Discovery of Sleep Types based on Stage Composition of Sleep
(Khasawneh, Alvarez, Ruiz, Misra, and Moonis.
"Discovery of sleep composition types using expectation-maximization",
Proc. IEEE CBMS 2010, Oct. 2010.)
Summary
We have available detailed physiological time series recordings
and corresponding sequences of sleep stages determined by human
experts, for sleep studies performed on several hundreds of patients
in the Sleep Clinic at Day Kimball Hospital in Putnam, CT. All data
has been completely anonymized prior to analysis.
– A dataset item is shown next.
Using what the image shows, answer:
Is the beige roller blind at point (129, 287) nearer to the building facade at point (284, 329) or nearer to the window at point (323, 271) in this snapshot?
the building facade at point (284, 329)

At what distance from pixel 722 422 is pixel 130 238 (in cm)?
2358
Using unsupervised clustering, we establish that these sleep recordings
can be grouped naturally into a small number of subgroups based on
intrinsic properties of the staged sleep signals. Health-related
variables such as age, weight, and smoking habit, differ significantly
among these "sleep types", suggesting that the clusters found
represent medically meaningful entities that may be useful in
future sleep research.
Data Preprocessing
Starting from polysomnographic (PSG) recordings that include
electroencephalogram (EEG), electrocardiogram (ECG), electrooculogram (EOG),
and electromyogram (EMG) time series data, technicians at the sleep clinic
determine a sequence of sleep stage labels known as a hypnogram, an example
of which is shown below.
A feature vector is then extracted from each staged sleep recording,
consisting of the values of the following seven summary variables:
- total sleep time
- sleep efficiency, that is, the fraction of time in bed spent asleep
- fraction of sleep period time in sleep stage 1
- fraction of sleep period time in sleep stage 2
- fraction of sleep period time in slow wave sleep (SWS)
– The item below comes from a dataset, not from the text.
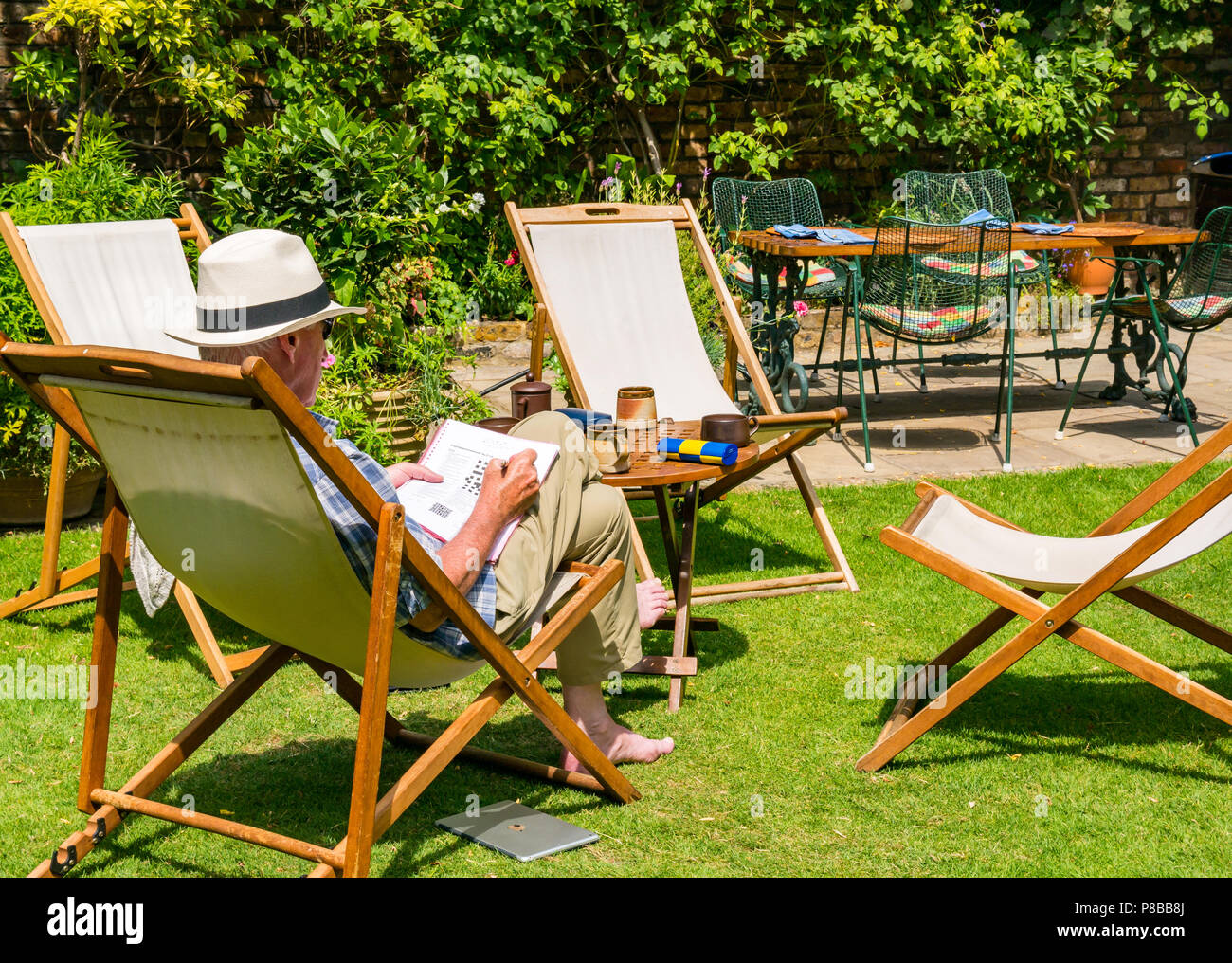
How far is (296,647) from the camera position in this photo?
7.93ft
- fraction of sleep period time in Rapid Eye Movement (REM) sleep
- fraction of sleep period time in Rapid Eye Movement (REM) sleep
- fraction of sleep period time spent awake
Some of the terms involved in defining the summary variables are illustrated
below.
Clustering
The seven-dimensional feature vectors described above were analyzed using
unsupervised clustering.
Expectation-maximization (EM) clustering for maximum likelihood estimation
of a mixture of Gaussians was compared with k-means and hierarchical
agglomerative clustering. The number of clusters, k, was specified in
advance, as one of the values k=3,4,5. Clustering results were qualitatively
similar for the three clustering algorithms, with maximal cluster separation
for EM, and hence EM was selected as the clustering algorithm for the results
discussed in our paper (Khasawneh, Alvarez, Ruiz, Misra, and Moonis, 2010).
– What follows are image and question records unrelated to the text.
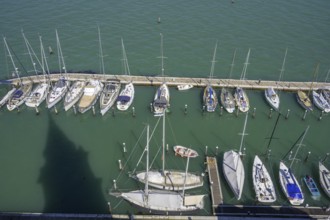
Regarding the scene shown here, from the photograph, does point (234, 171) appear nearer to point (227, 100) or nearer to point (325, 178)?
point (325, 178)

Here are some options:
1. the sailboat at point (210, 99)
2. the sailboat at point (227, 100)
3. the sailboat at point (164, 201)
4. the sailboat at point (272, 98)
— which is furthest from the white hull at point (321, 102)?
the sailboat at point (164, 201)

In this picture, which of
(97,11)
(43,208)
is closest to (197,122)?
(43,208)

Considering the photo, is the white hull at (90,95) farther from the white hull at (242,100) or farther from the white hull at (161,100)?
the white hull at (242,100)

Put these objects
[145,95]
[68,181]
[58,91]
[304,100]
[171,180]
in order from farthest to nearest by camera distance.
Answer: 1. [145,95]
2. [58,91]
3. [304,100]
4. [68,181]
5. [171,180]

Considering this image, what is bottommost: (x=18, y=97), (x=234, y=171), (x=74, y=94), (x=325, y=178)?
(x=325, y=178)

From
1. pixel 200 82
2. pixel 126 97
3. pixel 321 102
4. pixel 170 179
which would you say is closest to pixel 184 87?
pixel 200 82

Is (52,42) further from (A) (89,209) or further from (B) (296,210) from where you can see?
(B) (296,210)
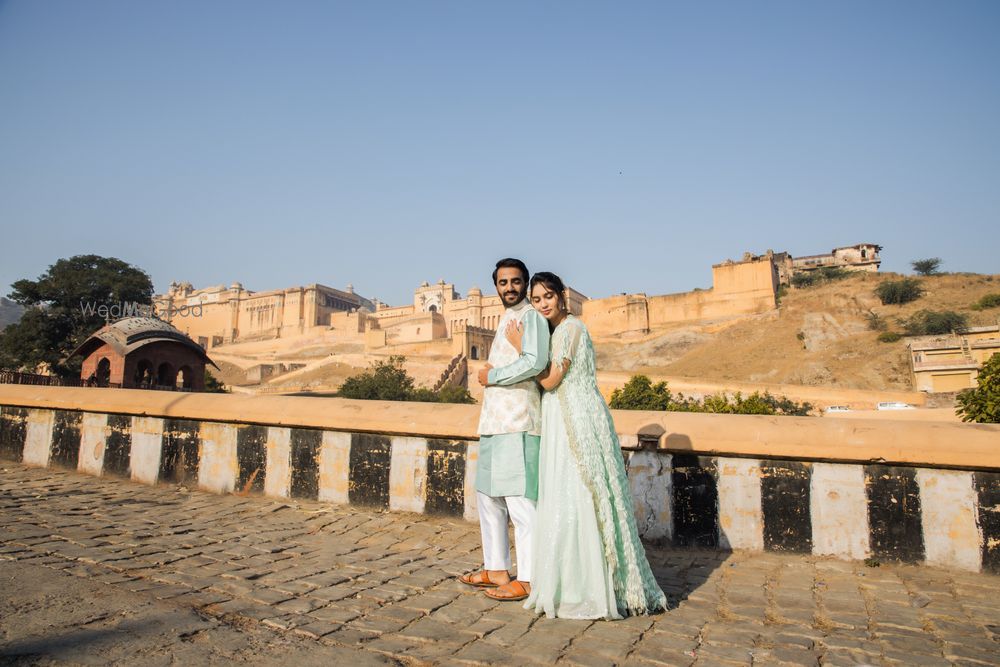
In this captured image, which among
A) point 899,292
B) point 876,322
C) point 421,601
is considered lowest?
point 421,601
Remarkable stability of the clustering results was observed when repeatedly
seeding the EM procedure with different randomly selected starting values
for the Gaussian mixture parameters. Good separation among clusters was
obtained, as illustrated by the Multi-Dimensional Scaling (MDS) visualization
below, which displays the results for the case of four clusters using a
two-dimensional projection that minimizes distortion of inter-point distances.
Sleep Composition types
The clusters found by EM in the seven-dimensional feature space were found
to be well separated in two dimensions. This is suggested by the above MDS
visualization, in which, however, the axes involve combinations of all seven
summary variables. It was found that two of the seven variables used for
clustering already provide good discrimination among clusters, specifically
sleep efficiency (or total sleep time as a surrogate), and fraction of sleep
period time in slow wave sleep (SWS). The clusters found are depicted in the
space spanned by these two variables below, for 3, 4, and 5 clusters.
A hierarchical structure is observed in the family of clusterings for
different numbers of clusters, k. The cluster consisting of sleep recordings
with the lowest sleep efficiency (the instances colored green toward the
left side in each of the three graphs within the preceding figure) is
stable as the number of clusters increases, while the cluster consisting
of instances with the highest sleep efficiency (colored red in the case k=3),
subdivides into two clusters (red and cyan) when k=4. An additional subdivision
is observed in the transition from k=4 to k=5.
The mean values of several health-related variables are found to differ
significantly among these clusters, suggesting that the clusters represent
medically meaningful entities and are worthy of further study.